Bringing Psychological Science Together
Do you remember when you first kissed? Probably. I am pretty sure you can’t think about it without feeling something. Maybe you’re reliving the joy of it, or the awkwardness, or the excitement. It’s possible that, in addition, my question will trigger some behavioral response on your part. Perhaps you’ll talk about it with your spouse when you get home from work. If your spouse happens to be the person you first kissed, you may together recall the event with a smile. Alternatively, my question may painfully expose that whatever you shared isn’t there anymore. I certainly don’t intend to, but given the large audience of this brief essay, I cannot exclude the possibility that this innocuous introduction is causing a breakup somewhere.
There is an important message here, namely that the human system features an extremely high level of connectivity between what we may — for lack of a better term — consider to be its “components”: thoughts, feelings, actions, social relations, etc. This idea has been a major source of tension in psychological science. Out of methodological necessity, we have often studied psychological processes in isolation; but outside our labs, almost everything is somehow connected to almost everything else. Psychological scientists have been very successful in tearing the human system apart and assessing how each part functions in isolation. But they have not been very successful at putting the system back together again.
The problem has often been noted, usually in tandem with calls for interdisciplinary integration and holistic approaches. Such calls have invariably been sterile, simply because they were not accompanied by a workable methodology. And without method, there can be no science. This methodological void, however, is quickly being eliminated in current research on complex systems and large networks. Under the rubric of network analysis, we now have a significant range of systematic, exact, and scientifically respectable methods that allow researchers to study large systems of interconnected components.
So what are networks? A network is just a set of entities that are connected through relations. Both the entities and the relations can basically be anything. For instance, by simply mapping who eats who, one can construct a food web of animal species; by noting which website refers to which other website, one represents the structure of internet connectivity; by noting which symptoms belong to the same DSM-IV disorder, one can determine the structure of the diagnostic system. In each of these cases, entities (species, websites, symptoms) are connected to each other whenever they stand in a given relation (eating each other, referring to each other, being part of the same disorder).

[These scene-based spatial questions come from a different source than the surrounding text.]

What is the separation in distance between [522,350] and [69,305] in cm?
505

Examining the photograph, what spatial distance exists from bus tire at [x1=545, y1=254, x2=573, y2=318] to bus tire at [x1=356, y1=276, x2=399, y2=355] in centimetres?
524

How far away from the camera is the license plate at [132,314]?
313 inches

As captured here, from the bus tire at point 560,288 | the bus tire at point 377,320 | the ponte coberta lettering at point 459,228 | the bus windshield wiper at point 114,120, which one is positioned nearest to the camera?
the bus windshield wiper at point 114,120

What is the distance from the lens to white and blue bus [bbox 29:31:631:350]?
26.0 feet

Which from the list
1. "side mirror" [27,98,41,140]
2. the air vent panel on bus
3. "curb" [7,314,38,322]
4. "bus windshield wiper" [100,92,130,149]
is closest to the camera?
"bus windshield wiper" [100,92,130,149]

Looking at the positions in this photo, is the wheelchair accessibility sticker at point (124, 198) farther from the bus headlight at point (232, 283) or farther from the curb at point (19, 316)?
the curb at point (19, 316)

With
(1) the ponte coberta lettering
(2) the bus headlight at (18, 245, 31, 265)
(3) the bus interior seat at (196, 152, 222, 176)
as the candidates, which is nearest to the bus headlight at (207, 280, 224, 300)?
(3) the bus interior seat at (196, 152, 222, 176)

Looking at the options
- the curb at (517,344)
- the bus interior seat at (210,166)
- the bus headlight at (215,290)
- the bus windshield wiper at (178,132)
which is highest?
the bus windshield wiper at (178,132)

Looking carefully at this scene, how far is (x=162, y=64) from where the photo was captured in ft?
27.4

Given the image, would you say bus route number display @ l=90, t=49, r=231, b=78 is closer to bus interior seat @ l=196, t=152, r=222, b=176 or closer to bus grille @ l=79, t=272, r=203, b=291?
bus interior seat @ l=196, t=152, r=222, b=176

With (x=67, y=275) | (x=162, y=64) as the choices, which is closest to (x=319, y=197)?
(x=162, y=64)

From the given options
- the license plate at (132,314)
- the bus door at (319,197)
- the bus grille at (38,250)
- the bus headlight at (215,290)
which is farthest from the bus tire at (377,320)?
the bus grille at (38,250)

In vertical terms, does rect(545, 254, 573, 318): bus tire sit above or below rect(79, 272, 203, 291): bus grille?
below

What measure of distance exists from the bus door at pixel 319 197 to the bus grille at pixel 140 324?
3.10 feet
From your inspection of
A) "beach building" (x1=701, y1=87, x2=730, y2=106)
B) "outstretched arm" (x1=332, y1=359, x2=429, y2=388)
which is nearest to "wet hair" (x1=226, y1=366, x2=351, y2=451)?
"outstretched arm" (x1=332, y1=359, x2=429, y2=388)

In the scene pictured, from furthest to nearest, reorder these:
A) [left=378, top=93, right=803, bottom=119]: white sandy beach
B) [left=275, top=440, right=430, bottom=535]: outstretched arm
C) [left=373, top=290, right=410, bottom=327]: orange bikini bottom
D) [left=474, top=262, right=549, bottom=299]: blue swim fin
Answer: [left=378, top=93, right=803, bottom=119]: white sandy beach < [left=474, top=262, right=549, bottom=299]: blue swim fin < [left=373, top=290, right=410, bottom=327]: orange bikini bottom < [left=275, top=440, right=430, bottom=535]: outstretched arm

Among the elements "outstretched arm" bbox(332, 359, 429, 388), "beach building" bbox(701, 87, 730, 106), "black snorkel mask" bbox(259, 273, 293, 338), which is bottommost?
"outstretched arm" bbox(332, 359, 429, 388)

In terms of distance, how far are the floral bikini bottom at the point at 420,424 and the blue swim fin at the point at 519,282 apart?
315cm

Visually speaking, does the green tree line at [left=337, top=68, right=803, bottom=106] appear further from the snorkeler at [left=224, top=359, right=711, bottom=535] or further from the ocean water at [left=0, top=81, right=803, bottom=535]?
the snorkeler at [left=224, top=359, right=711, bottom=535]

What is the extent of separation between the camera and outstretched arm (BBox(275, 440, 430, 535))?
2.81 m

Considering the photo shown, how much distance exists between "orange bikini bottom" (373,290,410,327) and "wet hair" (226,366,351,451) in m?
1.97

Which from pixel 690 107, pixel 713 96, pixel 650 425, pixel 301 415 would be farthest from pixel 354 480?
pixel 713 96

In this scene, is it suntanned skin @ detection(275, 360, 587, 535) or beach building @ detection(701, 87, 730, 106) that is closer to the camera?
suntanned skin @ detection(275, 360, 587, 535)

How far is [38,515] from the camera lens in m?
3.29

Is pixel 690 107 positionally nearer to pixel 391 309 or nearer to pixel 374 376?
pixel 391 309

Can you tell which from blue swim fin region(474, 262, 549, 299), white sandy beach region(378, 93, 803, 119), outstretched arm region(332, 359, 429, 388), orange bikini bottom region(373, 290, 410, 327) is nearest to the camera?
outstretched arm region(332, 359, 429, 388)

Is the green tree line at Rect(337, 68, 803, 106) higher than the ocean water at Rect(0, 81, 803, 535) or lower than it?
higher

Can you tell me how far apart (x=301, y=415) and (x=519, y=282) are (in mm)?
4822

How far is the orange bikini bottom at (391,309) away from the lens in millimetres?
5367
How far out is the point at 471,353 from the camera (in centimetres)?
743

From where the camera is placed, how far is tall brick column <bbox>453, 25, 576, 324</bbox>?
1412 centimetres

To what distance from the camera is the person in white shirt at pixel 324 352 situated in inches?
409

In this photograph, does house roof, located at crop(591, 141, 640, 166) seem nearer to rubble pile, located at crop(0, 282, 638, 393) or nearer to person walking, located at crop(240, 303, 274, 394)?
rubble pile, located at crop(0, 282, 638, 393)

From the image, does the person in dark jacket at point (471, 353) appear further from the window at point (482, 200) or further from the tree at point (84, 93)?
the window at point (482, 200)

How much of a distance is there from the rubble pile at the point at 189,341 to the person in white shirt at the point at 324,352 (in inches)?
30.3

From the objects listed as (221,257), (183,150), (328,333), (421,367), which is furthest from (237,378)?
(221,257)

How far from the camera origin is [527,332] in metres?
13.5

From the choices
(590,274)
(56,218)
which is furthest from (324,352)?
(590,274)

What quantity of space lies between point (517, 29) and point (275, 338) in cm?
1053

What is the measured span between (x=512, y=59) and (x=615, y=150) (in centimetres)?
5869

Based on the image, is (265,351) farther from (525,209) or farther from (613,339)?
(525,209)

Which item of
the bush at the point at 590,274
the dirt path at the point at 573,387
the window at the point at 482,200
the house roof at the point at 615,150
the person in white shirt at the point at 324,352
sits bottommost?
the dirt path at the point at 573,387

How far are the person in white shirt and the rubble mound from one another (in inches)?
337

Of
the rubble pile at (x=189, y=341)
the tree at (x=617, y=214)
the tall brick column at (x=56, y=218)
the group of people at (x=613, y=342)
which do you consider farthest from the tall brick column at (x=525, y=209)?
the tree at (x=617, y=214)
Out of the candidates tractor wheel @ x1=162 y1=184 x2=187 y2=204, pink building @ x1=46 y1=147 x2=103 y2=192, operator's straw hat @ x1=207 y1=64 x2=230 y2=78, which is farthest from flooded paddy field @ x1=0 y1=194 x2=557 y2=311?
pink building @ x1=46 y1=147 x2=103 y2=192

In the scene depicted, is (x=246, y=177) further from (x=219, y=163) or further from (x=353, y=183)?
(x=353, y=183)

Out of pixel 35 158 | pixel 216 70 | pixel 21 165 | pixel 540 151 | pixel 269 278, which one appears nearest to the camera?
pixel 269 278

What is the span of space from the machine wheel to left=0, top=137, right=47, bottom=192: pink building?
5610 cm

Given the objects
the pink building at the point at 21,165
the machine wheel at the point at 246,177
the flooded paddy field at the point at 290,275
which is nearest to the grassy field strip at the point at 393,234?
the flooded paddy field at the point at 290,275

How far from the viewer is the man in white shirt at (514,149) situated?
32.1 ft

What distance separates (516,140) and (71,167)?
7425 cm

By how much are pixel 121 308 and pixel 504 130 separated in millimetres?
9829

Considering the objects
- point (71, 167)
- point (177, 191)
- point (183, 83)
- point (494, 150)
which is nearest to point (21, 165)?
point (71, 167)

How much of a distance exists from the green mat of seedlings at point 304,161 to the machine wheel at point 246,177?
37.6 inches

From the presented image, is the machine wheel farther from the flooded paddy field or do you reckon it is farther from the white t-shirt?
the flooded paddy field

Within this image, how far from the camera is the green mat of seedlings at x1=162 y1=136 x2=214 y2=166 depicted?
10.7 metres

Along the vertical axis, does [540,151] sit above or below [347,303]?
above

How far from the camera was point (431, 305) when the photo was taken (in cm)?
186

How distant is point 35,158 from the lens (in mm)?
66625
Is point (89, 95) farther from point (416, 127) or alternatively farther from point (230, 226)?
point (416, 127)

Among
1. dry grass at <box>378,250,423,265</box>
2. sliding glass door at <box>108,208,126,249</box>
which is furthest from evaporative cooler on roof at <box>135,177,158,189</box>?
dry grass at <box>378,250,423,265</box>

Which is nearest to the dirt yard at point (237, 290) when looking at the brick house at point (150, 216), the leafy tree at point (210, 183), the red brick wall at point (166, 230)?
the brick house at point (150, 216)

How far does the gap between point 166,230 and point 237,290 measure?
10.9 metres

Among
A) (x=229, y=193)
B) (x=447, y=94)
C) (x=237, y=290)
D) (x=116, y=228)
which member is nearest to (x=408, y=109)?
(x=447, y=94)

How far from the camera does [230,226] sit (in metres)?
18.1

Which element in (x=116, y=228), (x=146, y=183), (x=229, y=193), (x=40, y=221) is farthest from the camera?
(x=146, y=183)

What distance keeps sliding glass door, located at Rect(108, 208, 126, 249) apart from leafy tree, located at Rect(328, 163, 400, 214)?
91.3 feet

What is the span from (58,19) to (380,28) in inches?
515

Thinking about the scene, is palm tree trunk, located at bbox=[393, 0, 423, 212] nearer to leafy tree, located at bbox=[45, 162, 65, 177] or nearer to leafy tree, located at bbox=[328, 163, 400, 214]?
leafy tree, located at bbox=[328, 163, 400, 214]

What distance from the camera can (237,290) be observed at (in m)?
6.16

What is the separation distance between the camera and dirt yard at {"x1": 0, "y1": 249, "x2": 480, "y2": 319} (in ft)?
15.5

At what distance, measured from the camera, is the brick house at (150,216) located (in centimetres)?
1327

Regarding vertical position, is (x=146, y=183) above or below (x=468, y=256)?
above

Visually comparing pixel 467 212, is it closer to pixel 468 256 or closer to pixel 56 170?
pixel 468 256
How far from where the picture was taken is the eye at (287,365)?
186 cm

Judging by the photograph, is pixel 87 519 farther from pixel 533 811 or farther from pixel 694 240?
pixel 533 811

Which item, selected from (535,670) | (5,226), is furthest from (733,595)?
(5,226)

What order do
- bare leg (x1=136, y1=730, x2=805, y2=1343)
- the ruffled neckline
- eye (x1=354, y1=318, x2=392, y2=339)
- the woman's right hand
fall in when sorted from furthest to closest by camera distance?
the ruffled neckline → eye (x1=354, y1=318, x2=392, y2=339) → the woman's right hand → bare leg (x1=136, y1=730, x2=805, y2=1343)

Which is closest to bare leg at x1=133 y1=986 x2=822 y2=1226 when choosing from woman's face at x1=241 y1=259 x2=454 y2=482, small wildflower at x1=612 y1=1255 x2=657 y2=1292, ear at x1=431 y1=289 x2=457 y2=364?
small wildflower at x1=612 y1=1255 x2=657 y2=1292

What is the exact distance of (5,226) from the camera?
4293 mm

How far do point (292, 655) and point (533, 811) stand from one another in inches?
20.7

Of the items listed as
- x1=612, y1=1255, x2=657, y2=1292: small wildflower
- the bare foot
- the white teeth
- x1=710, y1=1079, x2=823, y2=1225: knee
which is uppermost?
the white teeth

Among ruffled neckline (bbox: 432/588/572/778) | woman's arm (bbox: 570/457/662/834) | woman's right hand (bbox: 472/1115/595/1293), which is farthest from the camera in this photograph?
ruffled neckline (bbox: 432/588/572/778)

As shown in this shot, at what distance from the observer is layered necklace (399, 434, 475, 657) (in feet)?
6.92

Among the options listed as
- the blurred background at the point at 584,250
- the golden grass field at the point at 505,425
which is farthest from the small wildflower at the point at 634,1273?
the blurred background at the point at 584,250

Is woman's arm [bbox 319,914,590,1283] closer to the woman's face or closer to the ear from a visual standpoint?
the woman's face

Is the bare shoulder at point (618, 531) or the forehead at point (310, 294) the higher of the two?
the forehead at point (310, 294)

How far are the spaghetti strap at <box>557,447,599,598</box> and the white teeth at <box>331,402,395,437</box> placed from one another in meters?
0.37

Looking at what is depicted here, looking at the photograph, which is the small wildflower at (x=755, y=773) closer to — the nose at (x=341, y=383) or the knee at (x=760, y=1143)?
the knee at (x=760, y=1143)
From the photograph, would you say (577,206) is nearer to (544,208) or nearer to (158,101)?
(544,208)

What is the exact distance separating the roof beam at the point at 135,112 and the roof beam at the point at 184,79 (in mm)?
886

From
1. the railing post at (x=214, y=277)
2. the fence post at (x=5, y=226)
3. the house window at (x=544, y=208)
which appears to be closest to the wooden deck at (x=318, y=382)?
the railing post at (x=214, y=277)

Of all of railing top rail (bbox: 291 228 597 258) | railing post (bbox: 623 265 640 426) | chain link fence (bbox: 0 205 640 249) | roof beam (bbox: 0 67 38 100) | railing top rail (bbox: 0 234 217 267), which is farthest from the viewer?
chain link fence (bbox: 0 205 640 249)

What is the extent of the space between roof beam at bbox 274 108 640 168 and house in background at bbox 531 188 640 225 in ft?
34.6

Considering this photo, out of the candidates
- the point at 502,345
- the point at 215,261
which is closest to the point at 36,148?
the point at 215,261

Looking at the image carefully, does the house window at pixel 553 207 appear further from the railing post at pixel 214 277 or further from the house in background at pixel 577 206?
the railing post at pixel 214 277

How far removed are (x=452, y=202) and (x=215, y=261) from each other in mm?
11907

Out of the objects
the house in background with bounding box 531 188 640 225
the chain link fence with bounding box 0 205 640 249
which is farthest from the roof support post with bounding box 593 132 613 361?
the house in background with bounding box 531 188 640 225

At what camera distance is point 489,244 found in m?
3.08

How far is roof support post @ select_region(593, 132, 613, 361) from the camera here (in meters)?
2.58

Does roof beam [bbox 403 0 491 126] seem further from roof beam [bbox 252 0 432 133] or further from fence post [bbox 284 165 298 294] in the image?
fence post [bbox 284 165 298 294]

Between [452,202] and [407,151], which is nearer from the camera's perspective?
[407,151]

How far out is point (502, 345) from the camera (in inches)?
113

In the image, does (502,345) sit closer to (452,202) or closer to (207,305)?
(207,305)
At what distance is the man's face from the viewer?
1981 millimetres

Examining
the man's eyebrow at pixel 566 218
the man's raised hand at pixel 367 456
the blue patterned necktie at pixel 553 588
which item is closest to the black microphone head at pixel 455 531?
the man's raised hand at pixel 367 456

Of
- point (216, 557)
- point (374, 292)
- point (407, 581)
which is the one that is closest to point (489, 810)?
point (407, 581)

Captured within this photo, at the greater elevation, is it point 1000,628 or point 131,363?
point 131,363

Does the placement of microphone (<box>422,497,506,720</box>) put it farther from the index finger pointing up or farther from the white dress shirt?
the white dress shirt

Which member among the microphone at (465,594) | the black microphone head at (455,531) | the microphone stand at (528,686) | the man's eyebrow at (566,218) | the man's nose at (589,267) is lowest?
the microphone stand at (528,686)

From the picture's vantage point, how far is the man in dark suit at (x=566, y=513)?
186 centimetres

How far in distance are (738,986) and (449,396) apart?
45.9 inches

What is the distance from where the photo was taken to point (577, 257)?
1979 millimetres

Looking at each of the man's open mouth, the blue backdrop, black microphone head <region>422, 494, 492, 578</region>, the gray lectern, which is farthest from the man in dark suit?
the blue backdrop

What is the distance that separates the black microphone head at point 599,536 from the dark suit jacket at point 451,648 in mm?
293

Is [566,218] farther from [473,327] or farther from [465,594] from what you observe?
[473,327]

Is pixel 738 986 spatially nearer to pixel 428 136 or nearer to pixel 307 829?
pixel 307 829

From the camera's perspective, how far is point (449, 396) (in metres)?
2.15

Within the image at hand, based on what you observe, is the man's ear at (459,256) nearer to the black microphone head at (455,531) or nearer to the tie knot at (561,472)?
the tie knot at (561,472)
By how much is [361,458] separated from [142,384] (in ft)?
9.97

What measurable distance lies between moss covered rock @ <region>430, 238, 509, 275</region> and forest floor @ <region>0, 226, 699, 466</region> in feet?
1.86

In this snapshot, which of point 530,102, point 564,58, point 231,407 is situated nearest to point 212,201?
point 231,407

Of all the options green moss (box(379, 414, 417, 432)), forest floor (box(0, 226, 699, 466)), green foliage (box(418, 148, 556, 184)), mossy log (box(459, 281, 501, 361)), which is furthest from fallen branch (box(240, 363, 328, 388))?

When I first learned about the ways these networks are studied, I was excited by the simplicity of the basic material. You can just open an Excel sheet, create a row and a column for each entity, think up an interesting relation between them, jot down one whenever the row and column entity stand in this particular relation, and off you go!
Once you have a matrix that represents the relations between entities, you can feed that to any of a number of free software platforms to represent the network visually. Figure 1 shows such a network for the DSM-IV example (for details, see Borsboom, Cramer, Schmittmann, Epskamp, & Waldorp, 2011). Often, simply visualizing the network is insightful in itself. For instance, one immediately notices the big connected component in the DSM-network, which involves almost 50 percent of the symptoms. This result means that many DSM-IV disorders are directly or indirectly connected through the pattern of symptom overlap in the diagnostic system. We have recently developed freely available software to construct similar network visualizations using correlations between variables (Epskamp, Cramer, Waldorp, Schmittmann, & Borsboom, 2011).
Going beyond the visualization, one can study, assess, and analyze networks. For instance, how large is a network? How heavily connected is it? What is the structure of the connectivity? Which of the entities in the network is most central? Network analysis offers concepts and computational tools to answer these questions. For instance, in the DSM-IV network, the most prevalent mental disorder (depression) is located dead in the middle of the big clustering component. The most central individual symptom is “insomnia.” Newman (2010) offers a good overview of measures and methods for answering questions of network structure, and Kolaczyk (2009) presents an excellent overview of statistical analyses appropriate to network structures.
In addition to visualizing networks and studying their structure, one can think about dynamics in new ways. For instance, considering the DSM-IV symptoms of insomnia, fatigue, and hypersomnia, there are clear dynamic dependencies: if you don’t get sleep over a longer period, you will get tired (insomnia -> fatigue); but if for some reason you are tired all the time, you will tend to sleep more (fatigue -> hypersomnia). So there is a danger of “infection” between these symptoms that creates an intricate pattern of interdependence that (in normal circumstances) has a stable equilibrium that we consider “healthy.” But how does a system with these properties evolve over time? How can it be disturbed, and if it is disturbed, what is the most efficient way of restoring balance? To study such questions, one can use both analytical and simulation methods. Scheffer (2009) offers an accessible introduction in the analysis of dynamical networks, and the NetLogo simulation environment contains a number of simulation methods for network models (http://ccl.northwestern.edu/netlogo/).
Finally, one can imagine charting the network structure of an individual person, for instance by representing how components like sleep, fatigue, concentration problems, and social support affect each other over time. This approach creates an entirely new way of thinking about what makes individual people tick. Individual networks could be highly idiosyncratic, in the sense that important components of your psychological ‘economy’ may be irrelevant or even absent in mine. We might need to represent the memory of your first kiss in modeling your mood structure, but for modeling mine, it might be utterly dispensable.
References and Further Reading:
Borsboom, D., Cramer, A. O. J., Schmittmann, V. D., Epskamp, S., & Waldorp, L. J. (2011). The small world of psychopathology. PLoS ONE, 11, e27407.
Epskamp, S., Cramer, A. O. J., Waldorp, L. J., Schmittmann, V. D., & Borsboom, D. (2011). qgraph: Network representations of relationhips in data. [R package version 0.4.10.] Available from http://CRAN.R-project.org/package=qgraph.
Kolaczyk, E. D. (2009). Statistical analysis of network data: Methods and models. New York: Springer.
Newman, M. E. J. (2010). Networks: An introduction. Oxford, England: Oxford University Press.
Scheffer, M. (2009). Critical transitions in nature and society. Princeton, NJ: Princeton University Press.
Wilensky, U. (1999). NetLogo. Retrieved from http:/ccl.northwestern.edu/netlogo/. Evanston, IL: Center for Connected Learning and Computer-Based Modeling.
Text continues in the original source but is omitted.